Taiwan’s capital is filled with interesting corners and bustling neighbourhoods. But let’s be honest, Taipei isn’t the most beautiful of cities. Don’t get me wrong – I instantly fell in love with the friendliness of its people and the appetite-inducing food. However, occasionally you just want to step out of the city in search of sheer natural beauty.
Taipei’s answer for spoiled beauty-seeking travellers, like myself, is the Shifen Waterfall, located about 30 kilometres east of the capital. Easily reached by train, a day trip reveals more than just cascading water. Along the way, I found little treasures that will please any admirer of grandeur – the rural town of Shifen, the charming Jiufen Old Street and the energetic Keelung night market.
Image credit: wsifrancis
Image credit: Andy Enero
Travelling to Shifen will take about 1.5 hours from Taipei main station. Unless you take a train during Chinese New Year, as I did, the train ride should be rather comfortable and spacious, which will let you appreciate the scenic ride alongside the Keelung river. The easiest way to get there is switching at Ruifang station and taking a slow train up to Shifen.
Your arrival at the station might evoke memories of Maeklong Railway Market in Bangkok, where trains pass only inches away from stalls and humans. Shifen isn’t that extreme, but on a busy day, you might wonder if anyone ever got hurt. The railway tracks are also an extremely popular spot to send hand-painted lanterns into the sky. During Chinese New Year they were virtually taking off every minute.

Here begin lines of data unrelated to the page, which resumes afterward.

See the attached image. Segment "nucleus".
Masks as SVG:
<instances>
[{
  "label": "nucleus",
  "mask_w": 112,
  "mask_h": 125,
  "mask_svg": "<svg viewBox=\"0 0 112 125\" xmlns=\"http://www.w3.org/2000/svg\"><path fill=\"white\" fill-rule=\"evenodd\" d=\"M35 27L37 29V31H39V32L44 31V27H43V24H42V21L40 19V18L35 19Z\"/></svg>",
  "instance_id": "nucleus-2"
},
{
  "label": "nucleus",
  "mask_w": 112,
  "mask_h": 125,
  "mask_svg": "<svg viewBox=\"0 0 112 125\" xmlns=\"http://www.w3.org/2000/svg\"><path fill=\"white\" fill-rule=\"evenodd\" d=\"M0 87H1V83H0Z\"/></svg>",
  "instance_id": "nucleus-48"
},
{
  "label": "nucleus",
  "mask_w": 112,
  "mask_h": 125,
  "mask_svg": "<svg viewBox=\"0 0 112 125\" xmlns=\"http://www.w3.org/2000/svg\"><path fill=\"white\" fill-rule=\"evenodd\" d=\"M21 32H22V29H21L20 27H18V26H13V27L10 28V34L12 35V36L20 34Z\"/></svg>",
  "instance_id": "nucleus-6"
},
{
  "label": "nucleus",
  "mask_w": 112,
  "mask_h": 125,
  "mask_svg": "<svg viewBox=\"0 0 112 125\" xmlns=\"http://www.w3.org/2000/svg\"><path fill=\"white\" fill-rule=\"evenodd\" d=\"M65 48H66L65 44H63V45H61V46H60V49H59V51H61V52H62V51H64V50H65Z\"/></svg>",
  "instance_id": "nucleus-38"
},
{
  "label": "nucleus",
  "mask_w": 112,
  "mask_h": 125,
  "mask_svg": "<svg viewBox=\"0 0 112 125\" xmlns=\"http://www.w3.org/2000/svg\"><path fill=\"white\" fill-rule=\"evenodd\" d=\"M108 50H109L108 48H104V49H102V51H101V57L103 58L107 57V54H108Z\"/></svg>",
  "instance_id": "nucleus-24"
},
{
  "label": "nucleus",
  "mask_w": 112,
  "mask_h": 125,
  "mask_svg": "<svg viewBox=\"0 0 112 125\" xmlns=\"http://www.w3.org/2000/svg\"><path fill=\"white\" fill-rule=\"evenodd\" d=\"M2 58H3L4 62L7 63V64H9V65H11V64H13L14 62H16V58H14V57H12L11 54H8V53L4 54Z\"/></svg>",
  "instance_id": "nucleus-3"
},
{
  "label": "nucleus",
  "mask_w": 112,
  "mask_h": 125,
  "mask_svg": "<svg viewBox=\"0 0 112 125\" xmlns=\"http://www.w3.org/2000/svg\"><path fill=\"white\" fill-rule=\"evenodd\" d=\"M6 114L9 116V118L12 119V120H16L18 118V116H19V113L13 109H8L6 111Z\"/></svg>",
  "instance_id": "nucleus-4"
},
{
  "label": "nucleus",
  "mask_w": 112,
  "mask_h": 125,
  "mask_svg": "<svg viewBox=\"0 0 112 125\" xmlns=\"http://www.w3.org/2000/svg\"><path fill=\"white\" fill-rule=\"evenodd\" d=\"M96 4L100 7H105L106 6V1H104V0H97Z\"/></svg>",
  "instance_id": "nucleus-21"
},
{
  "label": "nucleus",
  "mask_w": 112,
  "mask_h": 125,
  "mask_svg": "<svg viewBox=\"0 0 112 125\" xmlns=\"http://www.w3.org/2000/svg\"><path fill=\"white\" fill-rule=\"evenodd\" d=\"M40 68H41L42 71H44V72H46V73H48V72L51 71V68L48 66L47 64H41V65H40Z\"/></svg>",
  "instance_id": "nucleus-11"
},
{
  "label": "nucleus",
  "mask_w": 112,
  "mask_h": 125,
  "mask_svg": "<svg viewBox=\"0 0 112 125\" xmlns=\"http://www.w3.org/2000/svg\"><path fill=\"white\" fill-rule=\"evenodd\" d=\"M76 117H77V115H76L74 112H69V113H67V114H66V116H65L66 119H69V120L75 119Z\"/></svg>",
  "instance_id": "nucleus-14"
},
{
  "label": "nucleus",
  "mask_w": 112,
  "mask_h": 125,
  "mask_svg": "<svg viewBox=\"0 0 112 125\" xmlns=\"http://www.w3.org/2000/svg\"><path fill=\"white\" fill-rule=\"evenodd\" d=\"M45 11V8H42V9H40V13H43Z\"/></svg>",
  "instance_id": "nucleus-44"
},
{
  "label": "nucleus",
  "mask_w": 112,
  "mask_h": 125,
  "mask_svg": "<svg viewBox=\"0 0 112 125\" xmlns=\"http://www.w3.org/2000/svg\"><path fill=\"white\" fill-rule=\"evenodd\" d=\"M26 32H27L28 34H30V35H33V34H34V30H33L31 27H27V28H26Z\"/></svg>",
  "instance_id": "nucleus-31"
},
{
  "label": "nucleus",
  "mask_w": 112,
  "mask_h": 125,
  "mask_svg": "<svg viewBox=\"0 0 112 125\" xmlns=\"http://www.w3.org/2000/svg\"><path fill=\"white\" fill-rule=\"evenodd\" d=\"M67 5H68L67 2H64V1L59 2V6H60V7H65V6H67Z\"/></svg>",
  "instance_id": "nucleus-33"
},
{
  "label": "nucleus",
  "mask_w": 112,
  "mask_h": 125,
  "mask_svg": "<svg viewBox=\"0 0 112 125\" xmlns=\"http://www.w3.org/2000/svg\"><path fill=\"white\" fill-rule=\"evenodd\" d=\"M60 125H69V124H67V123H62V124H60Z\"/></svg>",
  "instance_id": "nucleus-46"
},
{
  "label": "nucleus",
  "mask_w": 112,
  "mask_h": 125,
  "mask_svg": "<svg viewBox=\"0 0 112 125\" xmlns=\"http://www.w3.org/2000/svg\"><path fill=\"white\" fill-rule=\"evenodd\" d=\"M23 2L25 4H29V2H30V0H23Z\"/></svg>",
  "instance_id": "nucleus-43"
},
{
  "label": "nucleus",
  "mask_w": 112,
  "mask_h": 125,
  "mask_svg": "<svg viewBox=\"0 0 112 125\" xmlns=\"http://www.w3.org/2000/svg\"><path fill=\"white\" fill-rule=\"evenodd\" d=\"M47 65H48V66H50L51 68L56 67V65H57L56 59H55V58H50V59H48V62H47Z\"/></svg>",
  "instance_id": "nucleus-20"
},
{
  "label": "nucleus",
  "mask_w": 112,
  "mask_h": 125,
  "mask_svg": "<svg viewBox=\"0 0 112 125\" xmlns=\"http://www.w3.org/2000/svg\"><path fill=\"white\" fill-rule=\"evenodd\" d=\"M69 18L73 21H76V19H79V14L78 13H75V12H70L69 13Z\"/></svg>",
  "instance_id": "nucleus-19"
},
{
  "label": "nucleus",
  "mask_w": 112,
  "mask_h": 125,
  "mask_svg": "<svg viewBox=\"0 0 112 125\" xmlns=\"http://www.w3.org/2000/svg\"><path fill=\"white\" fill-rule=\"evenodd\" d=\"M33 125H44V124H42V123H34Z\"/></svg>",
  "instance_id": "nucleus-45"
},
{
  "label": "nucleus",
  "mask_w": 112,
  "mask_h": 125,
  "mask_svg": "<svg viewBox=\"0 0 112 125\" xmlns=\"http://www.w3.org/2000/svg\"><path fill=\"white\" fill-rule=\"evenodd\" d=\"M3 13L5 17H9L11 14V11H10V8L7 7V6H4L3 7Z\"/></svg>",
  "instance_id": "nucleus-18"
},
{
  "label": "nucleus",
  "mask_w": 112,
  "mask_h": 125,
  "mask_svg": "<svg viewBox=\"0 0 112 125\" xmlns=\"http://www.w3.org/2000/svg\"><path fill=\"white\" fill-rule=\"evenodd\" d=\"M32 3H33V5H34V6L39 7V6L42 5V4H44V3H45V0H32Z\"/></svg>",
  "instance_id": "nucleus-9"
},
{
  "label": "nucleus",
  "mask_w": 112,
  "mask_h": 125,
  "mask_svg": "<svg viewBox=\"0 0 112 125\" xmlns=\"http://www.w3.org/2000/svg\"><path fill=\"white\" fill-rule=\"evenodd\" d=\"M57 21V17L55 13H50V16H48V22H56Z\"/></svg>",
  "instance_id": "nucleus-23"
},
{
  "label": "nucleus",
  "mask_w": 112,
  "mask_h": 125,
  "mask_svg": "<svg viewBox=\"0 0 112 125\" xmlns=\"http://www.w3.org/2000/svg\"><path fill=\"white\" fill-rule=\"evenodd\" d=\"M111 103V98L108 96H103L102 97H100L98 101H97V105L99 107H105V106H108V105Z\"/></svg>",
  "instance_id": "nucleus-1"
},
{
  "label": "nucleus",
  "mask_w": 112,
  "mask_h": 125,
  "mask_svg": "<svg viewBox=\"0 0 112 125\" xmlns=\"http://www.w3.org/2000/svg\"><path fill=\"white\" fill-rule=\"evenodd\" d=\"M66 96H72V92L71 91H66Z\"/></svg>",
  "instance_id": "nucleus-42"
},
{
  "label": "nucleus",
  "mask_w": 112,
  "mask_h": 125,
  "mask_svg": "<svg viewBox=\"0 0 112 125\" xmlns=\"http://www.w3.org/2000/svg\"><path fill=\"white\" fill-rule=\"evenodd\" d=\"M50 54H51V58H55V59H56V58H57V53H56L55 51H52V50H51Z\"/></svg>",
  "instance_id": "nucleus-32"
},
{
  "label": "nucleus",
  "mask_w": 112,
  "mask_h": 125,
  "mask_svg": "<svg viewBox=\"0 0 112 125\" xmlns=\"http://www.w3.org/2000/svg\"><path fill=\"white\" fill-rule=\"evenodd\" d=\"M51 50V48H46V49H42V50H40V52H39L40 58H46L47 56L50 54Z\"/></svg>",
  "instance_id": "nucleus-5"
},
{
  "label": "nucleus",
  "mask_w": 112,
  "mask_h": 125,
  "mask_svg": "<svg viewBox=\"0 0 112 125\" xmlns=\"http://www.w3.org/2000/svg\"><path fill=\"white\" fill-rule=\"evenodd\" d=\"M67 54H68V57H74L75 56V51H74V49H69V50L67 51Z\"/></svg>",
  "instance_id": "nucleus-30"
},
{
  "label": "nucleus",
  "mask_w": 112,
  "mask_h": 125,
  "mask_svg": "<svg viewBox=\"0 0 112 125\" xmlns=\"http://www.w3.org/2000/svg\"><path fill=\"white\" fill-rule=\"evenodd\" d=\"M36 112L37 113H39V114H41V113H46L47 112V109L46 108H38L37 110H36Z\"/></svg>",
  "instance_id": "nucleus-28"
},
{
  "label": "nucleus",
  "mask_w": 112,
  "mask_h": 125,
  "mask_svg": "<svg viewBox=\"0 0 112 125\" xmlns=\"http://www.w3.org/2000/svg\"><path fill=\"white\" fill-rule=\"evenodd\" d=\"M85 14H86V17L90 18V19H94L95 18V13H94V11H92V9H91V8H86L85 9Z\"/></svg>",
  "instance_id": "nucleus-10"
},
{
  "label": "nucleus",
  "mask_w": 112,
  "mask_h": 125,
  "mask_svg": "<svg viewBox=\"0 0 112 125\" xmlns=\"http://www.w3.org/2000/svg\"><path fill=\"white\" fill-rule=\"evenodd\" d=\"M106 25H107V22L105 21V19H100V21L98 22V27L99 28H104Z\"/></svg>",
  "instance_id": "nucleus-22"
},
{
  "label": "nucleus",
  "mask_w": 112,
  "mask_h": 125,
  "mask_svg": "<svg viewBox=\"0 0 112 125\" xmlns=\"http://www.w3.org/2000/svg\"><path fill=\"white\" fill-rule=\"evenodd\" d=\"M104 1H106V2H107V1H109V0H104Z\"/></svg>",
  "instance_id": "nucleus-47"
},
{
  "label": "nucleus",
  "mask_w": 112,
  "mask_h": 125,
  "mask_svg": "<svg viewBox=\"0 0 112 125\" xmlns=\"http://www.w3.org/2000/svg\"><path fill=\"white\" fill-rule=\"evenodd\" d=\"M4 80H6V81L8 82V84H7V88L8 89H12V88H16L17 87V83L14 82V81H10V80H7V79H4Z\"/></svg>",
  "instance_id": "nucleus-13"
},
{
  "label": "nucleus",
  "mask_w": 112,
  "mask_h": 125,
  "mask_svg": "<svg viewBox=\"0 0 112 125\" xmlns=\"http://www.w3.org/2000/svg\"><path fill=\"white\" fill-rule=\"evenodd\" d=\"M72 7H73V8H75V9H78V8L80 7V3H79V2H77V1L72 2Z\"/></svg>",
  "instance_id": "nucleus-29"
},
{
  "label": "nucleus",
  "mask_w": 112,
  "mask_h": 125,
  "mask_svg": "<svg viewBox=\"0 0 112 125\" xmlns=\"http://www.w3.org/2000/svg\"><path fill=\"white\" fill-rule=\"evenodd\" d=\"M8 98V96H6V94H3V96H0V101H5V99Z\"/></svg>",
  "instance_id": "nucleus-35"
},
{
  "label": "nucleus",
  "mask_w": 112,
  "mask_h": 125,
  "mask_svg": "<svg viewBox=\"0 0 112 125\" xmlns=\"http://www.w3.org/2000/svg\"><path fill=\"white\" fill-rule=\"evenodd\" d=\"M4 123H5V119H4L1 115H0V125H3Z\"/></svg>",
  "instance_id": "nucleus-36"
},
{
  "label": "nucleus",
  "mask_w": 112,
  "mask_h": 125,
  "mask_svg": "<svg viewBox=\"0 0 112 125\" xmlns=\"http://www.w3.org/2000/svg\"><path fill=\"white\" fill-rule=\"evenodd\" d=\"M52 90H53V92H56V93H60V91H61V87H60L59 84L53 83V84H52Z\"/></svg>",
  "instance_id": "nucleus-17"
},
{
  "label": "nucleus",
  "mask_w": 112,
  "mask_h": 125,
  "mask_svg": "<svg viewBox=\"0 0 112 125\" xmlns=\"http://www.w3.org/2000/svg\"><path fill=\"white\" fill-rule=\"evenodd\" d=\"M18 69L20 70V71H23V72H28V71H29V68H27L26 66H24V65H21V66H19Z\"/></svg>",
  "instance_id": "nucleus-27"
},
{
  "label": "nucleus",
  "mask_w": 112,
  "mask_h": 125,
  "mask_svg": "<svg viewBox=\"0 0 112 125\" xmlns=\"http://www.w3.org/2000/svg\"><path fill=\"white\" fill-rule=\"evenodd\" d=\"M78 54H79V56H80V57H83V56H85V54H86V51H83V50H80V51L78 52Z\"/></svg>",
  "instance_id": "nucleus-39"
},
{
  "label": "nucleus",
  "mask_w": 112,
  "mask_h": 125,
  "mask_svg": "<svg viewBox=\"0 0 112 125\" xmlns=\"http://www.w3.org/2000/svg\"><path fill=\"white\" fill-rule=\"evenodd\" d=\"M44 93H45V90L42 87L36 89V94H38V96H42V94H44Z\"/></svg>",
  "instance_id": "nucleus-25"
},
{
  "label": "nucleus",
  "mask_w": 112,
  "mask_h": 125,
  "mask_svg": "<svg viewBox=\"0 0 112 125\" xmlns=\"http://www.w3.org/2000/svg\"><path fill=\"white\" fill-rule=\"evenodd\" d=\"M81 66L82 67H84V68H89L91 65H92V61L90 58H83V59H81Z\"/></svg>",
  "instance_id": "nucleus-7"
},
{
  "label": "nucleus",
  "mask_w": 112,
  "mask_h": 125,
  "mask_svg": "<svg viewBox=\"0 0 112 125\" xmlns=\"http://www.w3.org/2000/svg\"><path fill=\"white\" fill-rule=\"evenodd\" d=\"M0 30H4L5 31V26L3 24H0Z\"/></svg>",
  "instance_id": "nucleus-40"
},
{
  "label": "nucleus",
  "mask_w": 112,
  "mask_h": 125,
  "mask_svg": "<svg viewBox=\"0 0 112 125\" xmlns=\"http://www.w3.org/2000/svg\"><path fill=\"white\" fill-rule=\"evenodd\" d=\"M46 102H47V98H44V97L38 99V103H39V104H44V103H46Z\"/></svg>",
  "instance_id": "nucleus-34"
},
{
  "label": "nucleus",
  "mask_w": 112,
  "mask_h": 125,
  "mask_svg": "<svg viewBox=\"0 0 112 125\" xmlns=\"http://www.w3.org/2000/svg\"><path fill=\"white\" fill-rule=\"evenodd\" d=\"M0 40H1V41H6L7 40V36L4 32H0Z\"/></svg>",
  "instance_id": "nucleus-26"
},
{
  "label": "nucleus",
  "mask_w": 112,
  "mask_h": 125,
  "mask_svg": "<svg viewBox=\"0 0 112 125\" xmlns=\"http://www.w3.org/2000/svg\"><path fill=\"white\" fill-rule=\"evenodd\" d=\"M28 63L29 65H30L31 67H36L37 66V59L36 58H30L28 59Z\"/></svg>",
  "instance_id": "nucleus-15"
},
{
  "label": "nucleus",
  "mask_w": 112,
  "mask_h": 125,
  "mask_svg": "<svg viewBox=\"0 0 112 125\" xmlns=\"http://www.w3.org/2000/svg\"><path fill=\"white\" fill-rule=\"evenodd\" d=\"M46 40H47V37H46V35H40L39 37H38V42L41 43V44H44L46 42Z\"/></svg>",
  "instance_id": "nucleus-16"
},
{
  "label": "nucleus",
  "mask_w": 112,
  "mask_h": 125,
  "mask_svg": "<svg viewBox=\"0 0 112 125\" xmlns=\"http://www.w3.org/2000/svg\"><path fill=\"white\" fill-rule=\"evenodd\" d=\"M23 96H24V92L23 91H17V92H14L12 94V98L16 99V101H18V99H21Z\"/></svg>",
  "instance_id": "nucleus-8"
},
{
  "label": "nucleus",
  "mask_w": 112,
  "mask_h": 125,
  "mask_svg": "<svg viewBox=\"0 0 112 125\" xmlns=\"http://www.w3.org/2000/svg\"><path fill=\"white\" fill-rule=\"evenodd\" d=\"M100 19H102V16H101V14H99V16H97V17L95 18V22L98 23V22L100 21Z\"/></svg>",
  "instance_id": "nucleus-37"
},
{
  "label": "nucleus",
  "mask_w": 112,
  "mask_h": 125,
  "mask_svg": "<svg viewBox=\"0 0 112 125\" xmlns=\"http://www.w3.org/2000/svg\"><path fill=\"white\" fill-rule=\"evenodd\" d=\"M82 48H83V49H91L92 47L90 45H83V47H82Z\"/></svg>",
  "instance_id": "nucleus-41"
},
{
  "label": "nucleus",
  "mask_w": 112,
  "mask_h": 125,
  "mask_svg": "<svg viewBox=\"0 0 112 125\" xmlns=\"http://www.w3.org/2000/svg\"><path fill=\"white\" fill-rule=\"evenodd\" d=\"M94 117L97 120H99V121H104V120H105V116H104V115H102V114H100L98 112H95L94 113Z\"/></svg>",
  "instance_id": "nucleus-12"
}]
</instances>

The village is rather small, but a lack of size is made up for in charm and tranquillity. The setting of rural houses, surrounded by impelling green mountains is quite a contrast to the bustle of Taipei and already worth my trip. I recommend though leaving the exploration of the village for later, as you might have to wait for a returning train, and head straight for the waterfall.
Image credit: Reece Cheng
Image credit: Jennifer
A short 20-minute walk will lead you to the destination. Surrounding the waterfall is nature in abundance, leaving you with plenty to calm your eyes.
Jiufen Old Street
Image credit: Tim Lee
Image credit: Alexander Synaptic
Before catching the train back to Ruifang, don’t forget to get some ‘one-bite’ snacks. One thing I noticed in Taiwan is that people always eat on trains. As soon as the train is in motion, bags of food are unpacked – so do as the locals do.
Arriving once again at Ruifang, take a bus from the station up to Jiufen in the mountains. Although it might seem walkable, the distance and the incline are not to be underestimated.
Jiufen Old Street is the obvious highlight in the town, meaning most shops and eateries are concentrated alongside or in close vicinity of the long and step pathway. Although the street is an incredible beauty and doesn’t lack charisma and appeal, one should really explore the rest of the town. When venturing though hidden walkways, you will find many spots from which you can see the surrounding mountains and the East China Sea crushing against Taiwan’s shores.
As Jiufen offers great spots for sunset lovers, I strongly recommend staying in this gentle mountain village until twilight descends over the hills. Observe the change of light in one of the many cafes and wonder through the alleys as Juifen lights up at night.
Keelung Night Market
Image credit: Alexander Synaptic
Image credit: LWYang
As buses from Jiufen to Ruifang run frequently, you shouldn’t have any problem returning to the station. Although Ruifang itself doesn’t have an immediate appeal, it doesn’t hurt to stroll a little through the town if you have some time. As there is no need to be at the Keelung Night Market before night has fallen over Taiwan, there is no rush to get there.
In order to get to Keelung City, you will have to take a short train ride to Badu and take an even shorten ride to Keelung itself. The Keelung Night Market (also known as Miaokou Night Market) is only a further straight 10-minute walk from the station. Once you reach the market, you will be spoiled for choice – ranging from oyster omelettes and one-bite snacks to caramelised tomatoes and delicious glutinous rice. Don’t forget to leave some space for unbelievable sesame ice cream.
I recommend not eating too much of one thing, but rather a little of as much as possible. Should you be in the need of a digestive walk, which you probably will be, then you should take a look at the temple next to the market. Although it is very beautiful, many visitors seem to forget about it as their hunger controls their eyes. Can’t blame them, can I?
Once you have feasted well, there will be a train waiting to take you back to Taipei, concluding your one-day adventure to Shifen Waterfall, Jiufen Old Street and the Keelung Night Market.